Iran’s appeals court to hear US journalist’s espionage case next week

US reporter’s appeal to be heard next week in Iran

TEHRAN, Iran — An Iranian appeals court will hear the case of an American journalist convicted of spying for the United States next week, the judiciary spokesman said Tuesday.

Roxana Saberi, whose father says she has been on a hunger strike for two weeks, was convicted last month of passing intelligence to the U.S. and sentenced to eight years in prison after a one-day trial behind closed doors.

“Her case has been referred to an appeals court where it is being studied. A date has been set for next week,” judiciary spokesman Ali Reza Jamshidi told reporters Tuesday, without specifying the exact date. “Experts from the Bar Association, the Intelligence Ministry and the Prosecutor’s Office have been invited to attend the court session.”

Jamshidi denied that Saberi was on a hunger strike or that she was hospitalized in Evin prison where she has been held since her arrest in January.

Reza Saberi, Roxana’s father, said that his daughter went on a hunger strike April 21st and that she was weak, while press freedom group, Reporters Without Borders, added that the 32-year-old journalist was briefly hospitalized at a prison clinic Friday until she started drinking water again.

“She is in good health and not on a hunger strike. Physically, she is in good shape too,” Jamshidi told a press conference.
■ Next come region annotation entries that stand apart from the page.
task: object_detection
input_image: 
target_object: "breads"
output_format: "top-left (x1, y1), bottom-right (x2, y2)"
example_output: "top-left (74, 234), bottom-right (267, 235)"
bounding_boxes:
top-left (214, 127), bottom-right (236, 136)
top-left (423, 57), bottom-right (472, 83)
The United States has described the accusations against Saberi, a dual Iranian-American citizen who was born in the U.S. and raised in Fargo, North Dakota, baseless and called for her release.

The case has been a source of tension between Washington and Iran at a time when the Obama administration has said it wants to engage its longtime adversary.

Saberi moved to Iran six years ago and worked as a freelance journalist for news organizations including National Public Radio before her arrest in January.

She was initially accused of working without press credentials, but authorities later made the more serious charge that she had passed intelligence to the U.S.